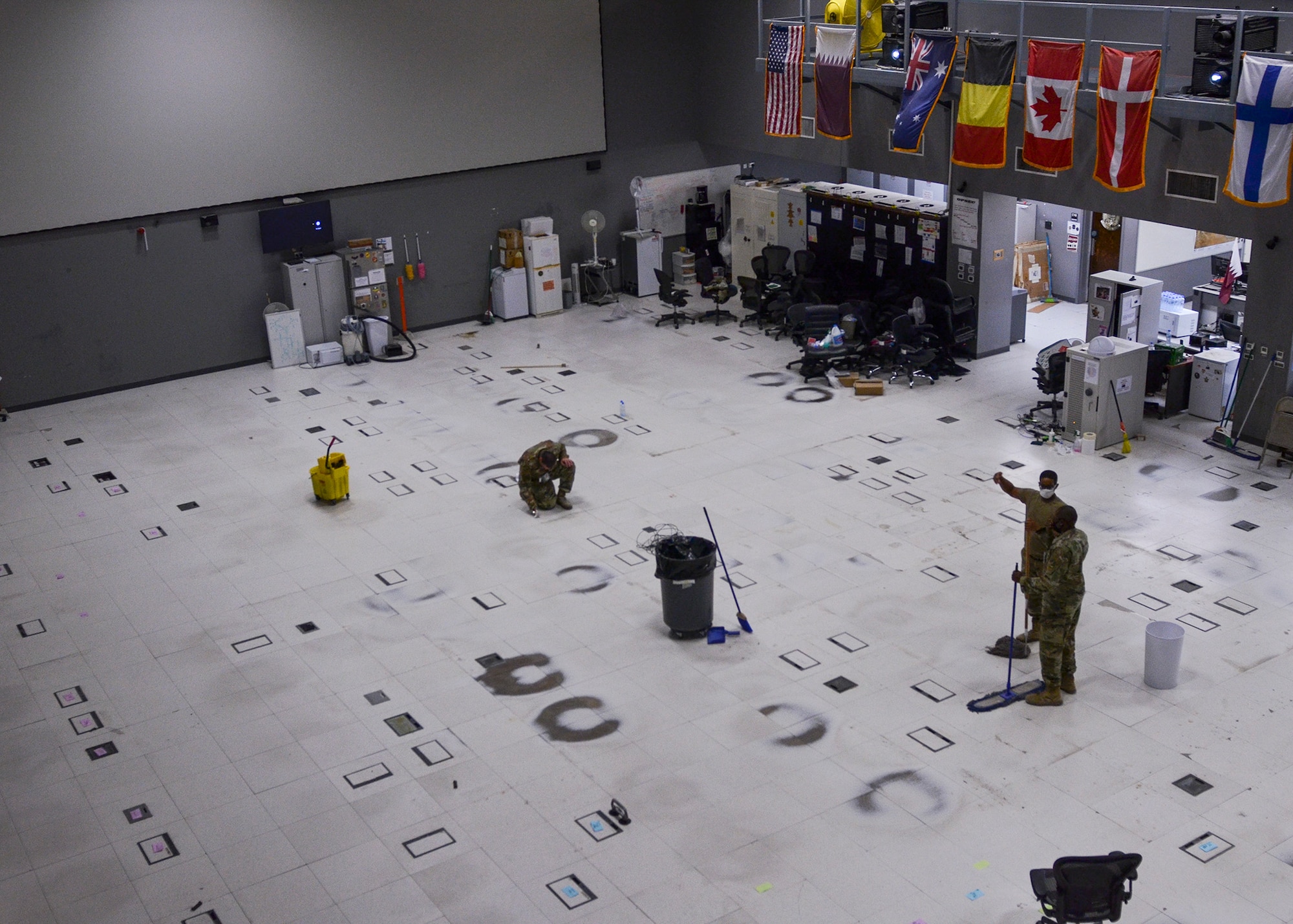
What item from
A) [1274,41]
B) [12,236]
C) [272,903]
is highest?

□ □ □

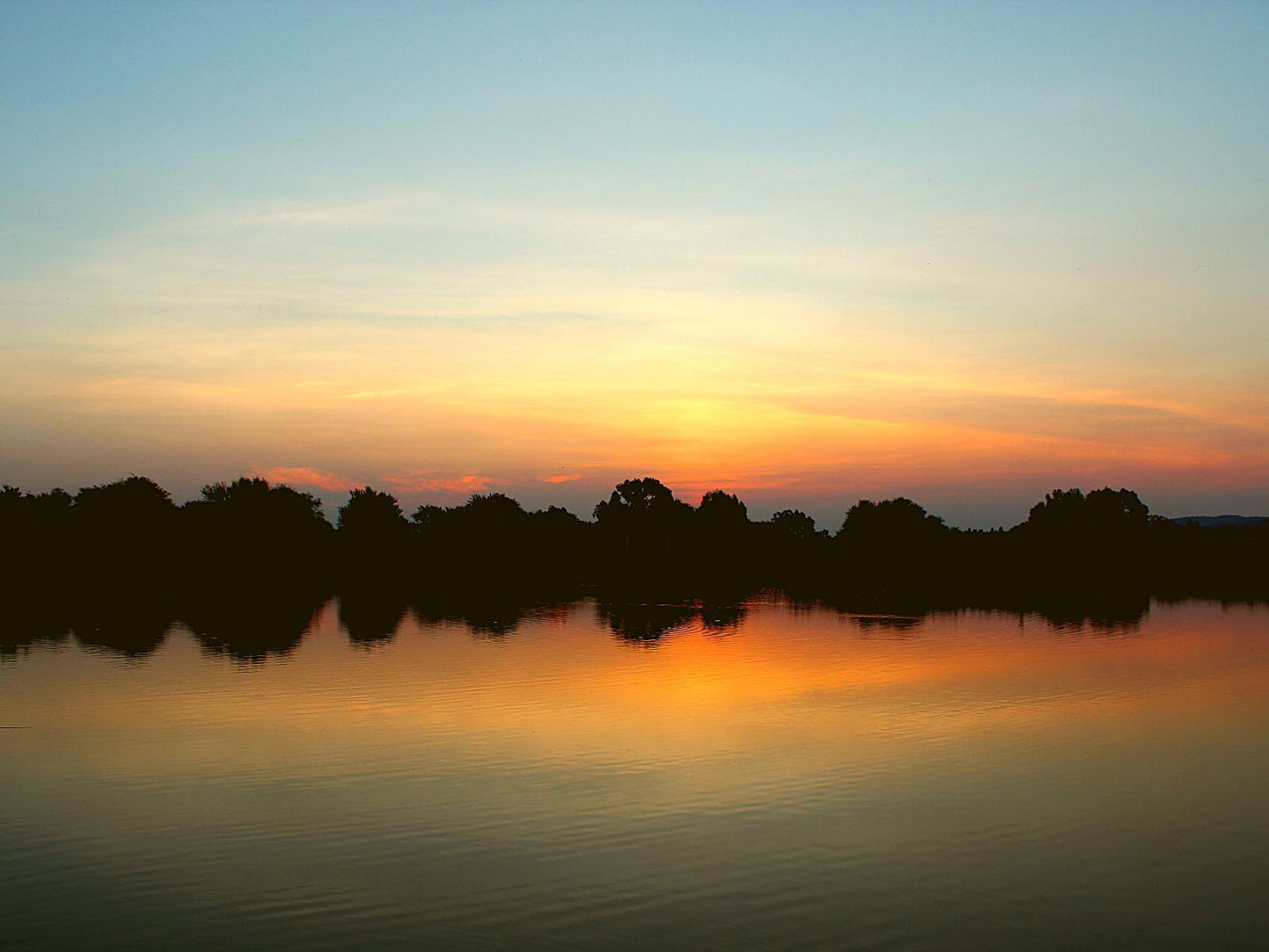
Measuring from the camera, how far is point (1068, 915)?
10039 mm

□ □ □

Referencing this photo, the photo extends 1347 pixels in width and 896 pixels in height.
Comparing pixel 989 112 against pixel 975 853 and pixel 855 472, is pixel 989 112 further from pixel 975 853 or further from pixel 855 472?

□ □ □

### Work required
Convert the rows starting at the line containing "What item from" and ending at the line containing "is highest?" into a numbered list, leaving out any blank lines.

### Answer
1. What item from
2. A) [1274,41]
3. B) [12,236]
4. C) [272,903]
5. is highest?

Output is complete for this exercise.